In the movie Jerry Maguire, Renee Zellweger’s character tells Tom Cruise that he had her at the first hello. Well, this warning to the book “Getting To Maybe: How the World is Changed” had me at the first page:
Warning: this book is not for heroes or saints or perfectionists. This book is for ordinary people who want to make connections that create extraordinary outcomes.
What riveted me to this book on social innovation:
- The authors fascinating yet easy to understand application of scientific complexity science as a way to understand social innovation.
- The book’s thorough research and presentation of patterns of social innovation
- The compelling stories of diverse social innovators – what triggered them to start, how they navigated their journeys, and the shared patterns of those diverse journeys
- The use of poetry to ground each chapter, counterbalancing the art of change with the science of systems change.
- More thoughtful, original, and thought provoking insights than I usually find in a professional book.
- Many, many practical ideas that I can see how to apply both to my professional organizational change management work and my responsibilities as a trustee on non-profit organizations.
- How relevant it is in today’s world with nations in the Middle East transforming and our school systems, unions, health care institutions and governments undergoing complex, profound and needed change.
The yellow highlights in my book are too numerous to list, but here are some of my takeaways.
Getting to maybe vs. concrete, measurable outcomes
“Maybe” comes with no guarantees, only a chance. But “maybe” has always been the best odds the world has offered to those who set out to alter its course…”Maybe” is not a cautious word.
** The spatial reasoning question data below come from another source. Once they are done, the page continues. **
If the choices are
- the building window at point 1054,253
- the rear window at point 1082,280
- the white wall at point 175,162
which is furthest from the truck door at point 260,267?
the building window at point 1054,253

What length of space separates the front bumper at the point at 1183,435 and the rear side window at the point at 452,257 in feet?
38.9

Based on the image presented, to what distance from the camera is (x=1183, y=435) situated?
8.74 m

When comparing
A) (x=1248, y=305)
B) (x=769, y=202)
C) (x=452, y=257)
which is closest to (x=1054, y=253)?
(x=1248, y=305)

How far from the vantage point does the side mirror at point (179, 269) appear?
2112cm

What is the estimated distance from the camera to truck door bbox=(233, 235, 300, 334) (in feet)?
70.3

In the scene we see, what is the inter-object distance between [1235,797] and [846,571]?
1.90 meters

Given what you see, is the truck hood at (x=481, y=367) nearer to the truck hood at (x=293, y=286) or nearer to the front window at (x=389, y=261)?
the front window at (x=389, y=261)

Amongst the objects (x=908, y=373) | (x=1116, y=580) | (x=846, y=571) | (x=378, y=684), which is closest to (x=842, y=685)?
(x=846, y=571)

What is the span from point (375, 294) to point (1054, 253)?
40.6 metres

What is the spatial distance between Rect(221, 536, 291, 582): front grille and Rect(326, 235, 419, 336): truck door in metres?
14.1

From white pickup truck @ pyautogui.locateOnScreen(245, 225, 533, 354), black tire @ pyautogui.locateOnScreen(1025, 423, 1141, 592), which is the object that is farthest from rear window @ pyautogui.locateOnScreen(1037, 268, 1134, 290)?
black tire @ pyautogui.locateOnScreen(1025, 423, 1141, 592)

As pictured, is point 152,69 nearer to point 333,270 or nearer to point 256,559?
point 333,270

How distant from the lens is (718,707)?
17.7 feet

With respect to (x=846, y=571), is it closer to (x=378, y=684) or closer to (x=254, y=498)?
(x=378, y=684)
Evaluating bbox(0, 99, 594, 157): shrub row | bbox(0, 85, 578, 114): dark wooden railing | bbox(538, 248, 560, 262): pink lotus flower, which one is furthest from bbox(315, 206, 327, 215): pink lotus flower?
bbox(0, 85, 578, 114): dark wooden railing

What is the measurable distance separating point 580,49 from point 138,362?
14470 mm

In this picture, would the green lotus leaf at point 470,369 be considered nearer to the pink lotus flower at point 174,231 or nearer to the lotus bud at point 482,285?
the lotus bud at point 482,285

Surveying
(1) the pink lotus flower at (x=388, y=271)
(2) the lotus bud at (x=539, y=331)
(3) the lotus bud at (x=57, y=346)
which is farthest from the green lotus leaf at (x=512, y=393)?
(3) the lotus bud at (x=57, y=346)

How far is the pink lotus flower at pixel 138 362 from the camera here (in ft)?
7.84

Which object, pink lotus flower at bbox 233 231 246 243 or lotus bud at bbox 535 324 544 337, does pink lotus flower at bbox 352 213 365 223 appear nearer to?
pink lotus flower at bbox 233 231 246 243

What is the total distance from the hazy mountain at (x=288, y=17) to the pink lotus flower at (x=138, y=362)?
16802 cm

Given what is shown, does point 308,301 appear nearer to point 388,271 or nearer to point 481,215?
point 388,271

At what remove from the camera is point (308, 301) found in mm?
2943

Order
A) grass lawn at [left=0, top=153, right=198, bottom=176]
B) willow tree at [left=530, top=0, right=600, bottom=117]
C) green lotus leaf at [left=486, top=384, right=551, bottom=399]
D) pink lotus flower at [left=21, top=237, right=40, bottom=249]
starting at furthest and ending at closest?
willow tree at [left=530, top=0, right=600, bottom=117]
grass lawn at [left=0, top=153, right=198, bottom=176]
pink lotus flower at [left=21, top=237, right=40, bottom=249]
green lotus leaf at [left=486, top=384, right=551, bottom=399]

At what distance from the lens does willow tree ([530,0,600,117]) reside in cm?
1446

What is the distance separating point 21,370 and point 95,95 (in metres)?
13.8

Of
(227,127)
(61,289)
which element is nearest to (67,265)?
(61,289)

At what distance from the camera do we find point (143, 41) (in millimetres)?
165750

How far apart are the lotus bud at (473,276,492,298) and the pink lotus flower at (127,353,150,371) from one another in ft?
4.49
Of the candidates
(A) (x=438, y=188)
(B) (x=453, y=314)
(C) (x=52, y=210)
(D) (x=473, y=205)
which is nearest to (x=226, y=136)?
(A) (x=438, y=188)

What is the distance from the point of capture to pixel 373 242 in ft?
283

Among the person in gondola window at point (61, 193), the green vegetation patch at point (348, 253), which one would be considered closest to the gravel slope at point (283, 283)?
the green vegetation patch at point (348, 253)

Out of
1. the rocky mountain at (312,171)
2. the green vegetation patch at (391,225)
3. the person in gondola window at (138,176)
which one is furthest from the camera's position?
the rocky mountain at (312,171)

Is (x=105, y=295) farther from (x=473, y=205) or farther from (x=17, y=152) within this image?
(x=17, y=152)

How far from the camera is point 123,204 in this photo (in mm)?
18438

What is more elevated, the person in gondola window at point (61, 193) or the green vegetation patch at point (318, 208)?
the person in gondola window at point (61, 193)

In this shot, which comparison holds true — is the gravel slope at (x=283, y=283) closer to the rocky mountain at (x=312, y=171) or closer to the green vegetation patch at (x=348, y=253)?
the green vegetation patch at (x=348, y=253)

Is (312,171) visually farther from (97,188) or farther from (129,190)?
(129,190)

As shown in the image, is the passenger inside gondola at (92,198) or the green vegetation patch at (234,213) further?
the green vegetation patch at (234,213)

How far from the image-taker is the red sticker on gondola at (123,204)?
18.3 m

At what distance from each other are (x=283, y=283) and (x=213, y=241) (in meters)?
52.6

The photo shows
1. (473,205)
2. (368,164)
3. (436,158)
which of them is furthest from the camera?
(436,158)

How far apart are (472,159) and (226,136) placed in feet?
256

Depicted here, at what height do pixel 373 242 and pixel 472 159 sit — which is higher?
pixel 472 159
It is a defiant claim of possibility in the face of a status quo we are unwilling to accept.
Why complexity science?
- Traditional methods of seeing the world compare its workings to a machine. Complexity science embraces life as it is: unpredictable, emergent, evolving and adaptable.
- Connections or relationships define how complex systems work; an organization is its relationships not its flow chart.
- Using insights about how the world is changed, we can become active participants in shaping those changes.
Being heard: speaking the vision and passion
Effective and innovative organizations keep alive the that vision and passion, that sense of calling…Part of the challenge in being heard is to hone what you have to say and practice saying it in a way that connects both emotionally and intellectually, both affectively and cognitively
Working with powerful strangers
- If the system is to be transformed as opposed to overturned, collaboration between the radical and the establishment must be created.
- In any discussion of power and its redistribution, link the issue directly to the organization’s mission and keep it in that context.
- Power dynamics will surface in connection to mission fulfillment; which is appropriate; there it will challenge those in power to examine the depth of their commitment to real change.
Evaluation, measurement, accountability
- Set information targets, not just performance targets.
- Use developmental evaluation, charting a changing path of innovation by providing rapid feedback.
- Frame changes from you’re learning as developments, not just improvements, and a key difference in perspective. Especially with funders.
- Support learning as a meaningful outcome – and reporting on learning as a form of authentic accountability.
- The highest form of accountability is internal. Are we being true to our vision? Are we dealing with reality? Are we connecting the dots between here-and-now and our vision? Are we walking the talk? How do we know if we’re not?
Scaling innovation
Scaling up is rarely a linear process that involves doing more of the same.
A different approach to strategic planning
- Make big-picture, strategic thinking an ongoing part of decision making, not something done only periodically in retreats.
- Devote resources to identifying and tracking important trends. Make strategic analysis about the connections between local efforts and major trends a regular part of your work.
- Develop a fierce commitment to ongoing reality testing, especially seeking and being open to critical feedback and standing still to see the bigger picture.
- Instead of cheerleading, cultivate the skills of rigorous pattern analysis and reality testing.
Quotes I loved
- Thinking is a form of action.
- A goal helps to channel the energy but doesn’t create it.
- Keep the goals front and centre – let the means emerge.
- Hell is not failing, hell is delusion.
- It takes courage to act in the absence of certainty and clarity. But to not engage, to not connect does not mean we protect ourselves from uncertainty.
I’m a voracious reader, and highly recommend this book by Frances Westley, Brenda Zimmerman and Michael Quinn Patton — especially for those involved in innovation, organizational change and social transformation, or for those who wonder and perhaps worry about how we can solve today’s seemingly insolvable social issues.